HiveBrain v1.2.0
Get Started
← Back to all entries
patternsqlModerate

Form groups of consecutive rows with same value

Submitted by: @import:stackexchange-dba··
0
Viewed 0 times
rowssamegroupswithvalueformconsecutive

Problem

I have a situation I think can be solved using window function but I'm not sure.

Imagine the following table

CREATE TABLE tmp (
  date timestamp
, id_type integer
) ;

INSERT INTO tmp (date, id_type)
VALUES
    ( '2017-01-10 07:19:21.0', 3 ),
    ( '2017-01-10 07:19:22.0', 3 ),
    ( '2017-01-10 07:19:23.1', 3 ),
    ( '2017-01-10 07:19:24.1', 3 ),
    ( '2017-01-10 07:19:25.0', 3 ),
    ( '2017-01-10 07:19:26.0', 5 ),
    ( '2017-01-10 07:19:27.1', 3 ),
    ( '2017-01-10 07:19:28.0', 5 ),
    ( '2017-01-10 07:19:29.0', 5 ),
    ( '2017-01-10 07:19:30.1', 3 ),
    ( '2017-01-10 07:19:31.0', 5 ),
    ( '2017-01-10 07:19:32.0', 3 ),
    ( '2017-01-10 07:19:33.1', 5 ),
    ( '2017-01-10 07:19:35.0', 5 ),
    ( '2017-01-10 07:19:36.1', 5 ),
    ( '2017-01-10 07:19:37.1', 5 );


I'd like to have a new group at each change of value in column id_type.
E.G. 1st group from 7:19:21 to 7:19:25, 2nd starting and finishing at 7:19:26, and so on.

At this moment, using the query below ...

SELECT distinct 
    min(min(date)) over w as begin, 
    max(max(date)) over w as end,   
    id_type
FROM tmp
GROUP BY id_type
WINDOW w AS (PARTITION BY id_type)
ORDER BY begin;


I get the following result:
begin end id_type
2017-01-10 07:19:21.0 2017-01-10 07:19:32.0 3
2017-01-10 07:19:26.0 2017-01-10 07:19:37.1 5


While I'd like:
begin end id_type
2017-01-10 07:19:21.0 2017-01-10 07:19:25.0 3
2017-01-10 07:19:26.0 2017-01-10 07:19:26.0 5
2017-01-10 07:19:27.1 2017-01-10 07:19:27.1 3
2017-01-10 07:19:28.0 2017-01-10 07:19:29.0 5
2017-01-10 07:19:30.1 2017-01-10 07:19:30.1 3
2017-01-10 07:19:31.0 2017-01-10 07:19:31.0 5
2017-01-10 07:19:32.0 2017-01-10 07:19:32.0 3
2017-01-10 07:19:33.1 2017-01-10 07:19:37.1 5


Once that works, I want to include more criteria to define groups, and these others will be nullable.

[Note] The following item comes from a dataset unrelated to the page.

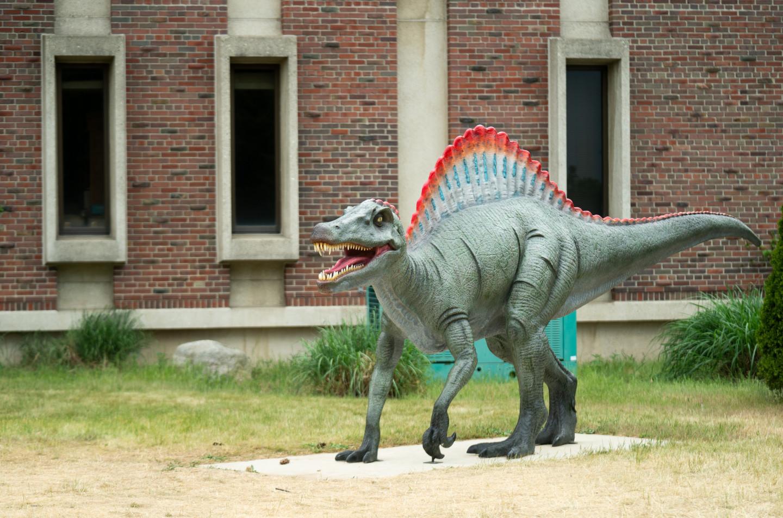 A spinosaurus statue.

Postgres Version: 8.4. We have Postgres wi

Solution


  1. Window functions plus subqueries



Count the steps to form groups, similar to Evan's idea, with modifications and fixes:

SELECT id_type
     , min(date) AS begin
     , max(date) AS end
     , count(*)  AS row_ct  -- optional addition
FROM  (
   SELECT date, id_type, count(step OR NULL) OVER (ORDER BY date) AS grp
   FROM  (
      SELECT date, id_type
           , lag(id_type, 1, id_type) OVER (ORDER BY date) <> id_type AS step
      FROM   tmp
      ) sub1
   ) sub2
GROUP  BY id_type, grp
ORDER  BY min(date);


This assumes involved columns are NOT NULL. Else you need to do more.

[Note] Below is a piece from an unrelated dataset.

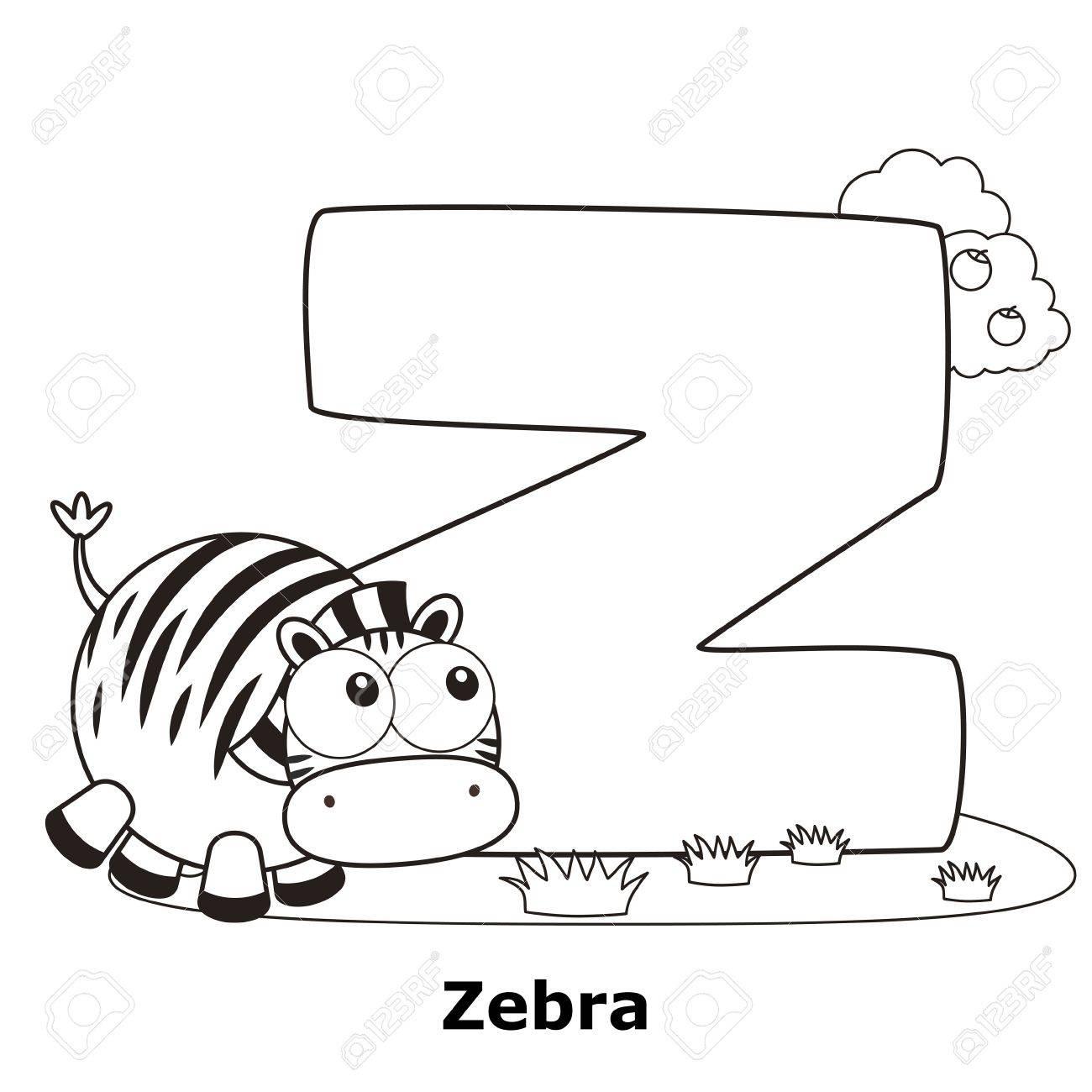 Alphabet À Colorier Pour Enfants, Z Avec Le Zèbre. encequiconcerne Alphabet À Colorier Maternelle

Also assuming date to be defined UNIQUE, else you need to add a tiebreaker to the ORDER BY clauses get deterministic results. Like: ORDER BY date, id.

Detailed explanation (answer to very similar question):

  • Select longest continuous sequence



Note in particular:

-
In related cases, lag() with 3 parameters can be essential to cover the corner case of the first (or last) row elegantly. (The 3rd param is used as default if there is no previous (next) row.

lag(id_type, 1, id_type) OVER ()


Since we are only interested in an actual change of id_type (TRUE), it does not matter in this particular case. NULL and FALSE both don't count as step.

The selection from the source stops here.